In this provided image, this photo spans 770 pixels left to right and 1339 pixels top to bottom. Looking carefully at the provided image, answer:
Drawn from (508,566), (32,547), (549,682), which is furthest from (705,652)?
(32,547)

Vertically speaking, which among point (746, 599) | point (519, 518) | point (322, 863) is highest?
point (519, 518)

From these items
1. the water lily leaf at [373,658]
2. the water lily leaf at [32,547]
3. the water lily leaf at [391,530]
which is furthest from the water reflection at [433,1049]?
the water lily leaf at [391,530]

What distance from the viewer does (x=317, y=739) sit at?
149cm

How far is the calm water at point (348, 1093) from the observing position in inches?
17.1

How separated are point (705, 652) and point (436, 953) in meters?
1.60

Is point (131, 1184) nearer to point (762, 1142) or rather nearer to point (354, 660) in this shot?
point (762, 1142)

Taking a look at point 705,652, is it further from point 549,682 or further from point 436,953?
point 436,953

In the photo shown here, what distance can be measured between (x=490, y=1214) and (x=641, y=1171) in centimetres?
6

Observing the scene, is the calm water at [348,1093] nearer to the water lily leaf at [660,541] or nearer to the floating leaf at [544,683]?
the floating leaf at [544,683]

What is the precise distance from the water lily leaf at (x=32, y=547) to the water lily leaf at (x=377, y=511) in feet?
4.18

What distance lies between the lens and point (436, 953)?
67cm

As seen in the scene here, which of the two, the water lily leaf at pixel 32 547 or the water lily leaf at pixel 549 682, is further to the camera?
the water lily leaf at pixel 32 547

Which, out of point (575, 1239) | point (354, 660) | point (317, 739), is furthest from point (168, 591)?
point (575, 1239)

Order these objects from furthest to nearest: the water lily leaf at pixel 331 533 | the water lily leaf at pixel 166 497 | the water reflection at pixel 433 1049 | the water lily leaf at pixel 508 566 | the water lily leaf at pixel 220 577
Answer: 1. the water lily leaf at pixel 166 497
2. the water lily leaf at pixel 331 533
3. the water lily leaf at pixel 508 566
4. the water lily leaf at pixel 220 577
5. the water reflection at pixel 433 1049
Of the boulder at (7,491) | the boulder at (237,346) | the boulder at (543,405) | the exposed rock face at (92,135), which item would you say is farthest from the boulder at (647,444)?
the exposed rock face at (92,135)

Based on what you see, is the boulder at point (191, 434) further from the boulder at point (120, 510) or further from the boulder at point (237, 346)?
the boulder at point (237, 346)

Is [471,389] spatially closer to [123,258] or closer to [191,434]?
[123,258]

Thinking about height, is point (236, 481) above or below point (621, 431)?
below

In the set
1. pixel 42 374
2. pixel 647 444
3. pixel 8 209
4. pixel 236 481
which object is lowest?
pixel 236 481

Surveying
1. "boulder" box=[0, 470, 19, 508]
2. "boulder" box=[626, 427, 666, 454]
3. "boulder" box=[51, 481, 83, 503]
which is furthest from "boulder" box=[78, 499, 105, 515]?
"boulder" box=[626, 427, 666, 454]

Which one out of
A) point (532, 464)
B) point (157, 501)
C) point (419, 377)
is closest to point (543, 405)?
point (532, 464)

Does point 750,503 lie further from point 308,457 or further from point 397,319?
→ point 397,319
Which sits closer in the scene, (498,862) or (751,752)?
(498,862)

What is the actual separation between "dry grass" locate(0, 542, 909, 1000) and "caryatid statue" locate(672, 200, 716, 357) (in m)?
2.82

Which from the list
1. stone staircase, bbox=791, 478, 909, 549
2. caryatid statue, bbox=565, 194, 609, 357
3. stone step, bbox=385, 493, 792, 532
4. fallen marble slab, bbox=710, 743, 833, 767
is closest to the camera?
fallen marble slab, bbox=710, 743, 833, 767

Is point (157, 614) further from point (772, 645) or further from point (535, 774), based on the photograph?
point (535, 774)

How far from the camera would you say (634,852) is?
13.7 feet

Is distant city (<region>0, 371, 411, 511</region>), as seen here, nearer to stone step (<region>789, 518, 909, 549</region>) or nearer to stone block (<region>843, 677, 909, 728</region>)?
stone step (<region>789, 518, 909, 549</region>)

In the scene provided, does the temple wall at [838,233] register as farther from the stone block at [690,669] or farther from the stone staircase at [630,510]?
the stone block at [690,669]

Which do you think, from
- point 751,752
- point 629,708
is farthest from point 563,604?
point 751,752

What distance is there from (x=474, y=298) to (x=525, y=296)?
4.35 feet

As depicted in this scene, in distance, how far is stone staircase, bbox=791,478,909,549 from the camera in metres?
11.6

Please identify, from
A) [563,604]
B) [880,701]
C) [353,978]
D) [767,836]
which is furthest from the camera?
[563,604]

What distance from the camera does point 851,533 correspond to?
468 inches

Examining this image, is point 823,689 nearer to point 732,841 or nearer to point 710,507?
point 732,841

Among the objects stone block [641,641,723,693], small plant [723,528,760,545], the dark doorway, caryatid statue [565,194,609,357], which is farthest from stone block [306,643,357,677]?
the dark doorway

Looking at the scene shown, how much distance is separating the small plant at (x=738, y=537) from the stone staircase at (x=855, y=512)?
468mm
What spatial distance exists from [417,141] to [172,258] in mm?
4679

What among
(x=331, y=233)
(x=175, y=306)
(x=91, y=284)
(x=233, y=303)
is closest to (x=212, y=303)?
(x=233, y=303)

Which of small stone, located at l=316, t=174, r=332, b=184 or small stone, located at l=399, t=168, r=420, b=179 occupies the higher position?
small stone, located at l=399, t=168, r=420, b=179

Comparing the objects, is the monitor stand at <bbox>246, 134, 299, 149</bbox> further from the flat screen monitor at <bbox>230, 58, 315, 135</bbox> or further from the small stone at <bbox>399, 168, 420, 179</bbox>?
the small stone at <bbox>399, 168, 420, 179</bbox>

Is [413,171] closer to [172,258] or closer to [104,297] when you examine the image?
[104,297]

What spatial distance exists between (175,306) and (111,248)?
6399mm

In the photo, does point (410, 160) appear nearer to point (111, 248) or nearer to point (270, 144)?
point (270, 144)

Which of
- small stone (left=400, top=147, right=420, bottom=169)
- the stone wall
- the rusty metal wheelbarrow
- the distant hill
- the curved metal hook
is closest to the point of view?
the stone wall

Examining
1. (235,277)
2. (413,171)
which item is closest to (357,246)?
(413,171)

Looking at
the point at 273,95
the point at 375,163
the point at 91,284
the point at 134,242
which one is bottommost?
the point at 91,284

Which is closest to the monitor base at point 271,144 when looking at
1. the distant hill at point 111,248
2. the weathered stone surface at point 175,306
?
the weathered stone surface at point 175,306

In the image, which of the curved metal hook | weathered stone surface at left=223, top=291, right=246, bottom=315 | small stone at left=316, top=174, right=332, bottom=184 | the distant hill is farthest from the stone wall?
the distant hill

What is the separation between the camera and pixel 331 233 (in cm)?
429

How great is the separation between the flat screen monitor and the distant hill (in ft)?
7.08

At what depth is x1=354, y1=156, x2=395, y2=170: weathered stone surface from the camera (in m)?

****************************************

Update the part that opens with the line containing "What is the separation" and closes at the end of the lines, replacing "separation" with "distance" and leaving everything else unchanged.

What is the distance between the camera and pixel 331 233 (in cm)?
429

How great is the distance between the flat screen monitor and the distant hill (in ft)?
7.08

At what depth is x1=354, y1=156, x2=395, y2=170: weathered stone surface from the camera (in m)?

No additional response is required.